Exercise tasks
A - Reproduce word for word the part of the Reynolds averaging passage starting with "In Lesson 10, we" and going on through "called Reynolds averaging.".
B - In the Reynolds averaging passage, which variables are given as examples for substituting mean and turbulent parts into the equations of motion? List them all.

11.5 Here’s How Reynolds Did Averaging

For any variable, the observed value can be written as a sum of the mean value and a turbulent value. The turbulent part is sometimes called the fluctuating part or the perturbation. For example, we can write the zonal component of the velocity as:

$u = \bar{u} + u^{'}$

where $\bar{u}$ is the mean, or average value, and $u^{'}$ is the turbulent part.

The average can be a spatial average or a temporal average. Mathematically, we can write those averages using integration if we have continuous data or by summation if we have discrete data. Here are the formulas for computing the mean of the zonal component of the velocity:

$temporal averaging: \bar{u} = \frac{\int u (t) d t}{\int d t} = \frac{\sum_{i = 0}^{N - 1} u (t_{i})}{N}; spatial averaging \bar{u} = \frac{\int u (x) d x}{\int d x} = \frac{\sum_{i = 0}^{N - 1} u (x_{i})}{N}$

where the integrals are over specific time periods or distances and the summations are for N discrete measurements. If the turbulence does not change with time and is homogeneous (i.e., the same in all directions and for all time), then these averages equal each other. It is important to remember that the mean values defined in the above equation are not necessarily constant in space or time.

In Lesson 10, we developed the equation of motion without really considering the short-term and small-scale variations, except to say that they led to turbulent drag, which acts to resist the mean flow in the upper boundary layer. Now we want to think about how to correctly capture the dynamic effects of turbulent motion. What we want to do is to write down the equations of motion that you learned in Lesson 10; substitute mean and turbulent parts for the variables such as u, v, and w; average over all the terms; and then see if we can sort out the terms to create an equation for the mean wind and an equation for the turbulent wind. This type of averaging is called Reynolds averaging.

But first we need to learn the rules for averaging.

Records drawn from a dataset:
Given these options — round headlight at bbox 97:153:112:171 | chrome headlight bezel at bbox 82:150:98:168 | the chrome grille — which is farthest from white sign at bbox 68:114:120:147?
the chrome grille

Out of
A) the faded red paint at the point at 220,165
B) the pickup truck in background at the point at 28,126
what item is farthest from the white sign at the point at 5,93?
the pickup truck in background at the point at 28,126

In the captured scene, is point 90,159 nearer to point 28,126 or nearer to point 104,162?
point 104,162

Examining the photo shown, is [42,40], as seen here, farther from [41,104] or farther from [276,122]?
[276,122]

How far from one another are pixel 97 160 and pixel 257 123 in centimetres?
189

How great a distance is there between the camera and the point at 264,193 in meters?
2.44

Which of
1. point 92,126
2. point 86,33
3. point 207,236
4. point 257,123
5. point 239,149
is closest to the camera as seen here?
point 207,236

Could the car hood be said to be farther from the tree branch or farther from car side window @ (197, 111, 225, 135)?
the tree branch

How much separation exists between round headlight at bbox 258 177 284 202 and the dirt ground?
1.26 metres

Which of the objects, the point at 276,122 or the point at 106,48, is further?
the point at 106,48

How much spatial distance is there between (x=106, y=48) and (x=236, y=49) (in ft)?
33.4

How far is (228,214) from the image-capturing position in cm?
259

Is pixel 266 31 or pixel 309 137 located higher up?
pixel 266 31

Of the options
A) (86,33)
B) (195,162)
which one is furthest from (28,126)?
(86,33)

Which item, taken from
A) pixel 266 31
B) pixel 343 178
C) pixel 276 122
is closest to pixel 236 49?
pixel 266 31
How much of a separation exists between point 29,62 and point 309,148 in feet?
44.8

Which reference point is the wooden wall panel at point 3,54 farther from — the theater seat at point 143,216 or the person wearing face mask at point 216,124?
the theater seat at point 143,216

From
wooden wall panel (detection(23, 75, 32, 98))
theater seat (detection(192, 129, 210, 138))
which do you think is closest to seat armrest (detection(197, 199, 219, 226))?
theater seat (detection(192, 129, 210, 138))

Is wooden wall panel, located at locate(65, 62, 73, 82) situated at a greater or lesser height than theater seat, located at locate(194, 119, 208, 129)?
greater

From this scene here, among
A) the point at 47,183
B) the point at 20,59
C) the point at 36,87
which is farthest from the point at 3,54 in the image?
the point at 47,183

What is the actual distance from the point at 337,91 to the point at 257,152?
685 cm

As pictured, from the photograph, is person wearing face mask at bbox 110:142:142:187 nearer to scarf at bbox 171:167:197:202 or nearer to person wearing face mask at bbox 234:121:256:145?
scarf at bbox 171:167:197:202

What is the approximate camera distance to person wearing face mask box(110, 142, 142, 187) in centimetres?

The solutions
A -
In Lesson 10, we developed the equation of motion without really considering the short-term and small-scale variations, except to say that they led to turbulent drag, which acts to resist the mean flow in the upper boundary layer. Now we want to think about how to correctly capture the dynamic effects of turbulent motion. What we want to do is to write down the equations of motion that you learned in Lesson 10; substitute mean and turbulent parts for the variables such as u, v, and w; average over all the terms; and then see if we can sort out the terms to create an equation for the mean wind and an equation for the turbulent wind. This type of averaging is called Reynolds averaging.

B - u, v, w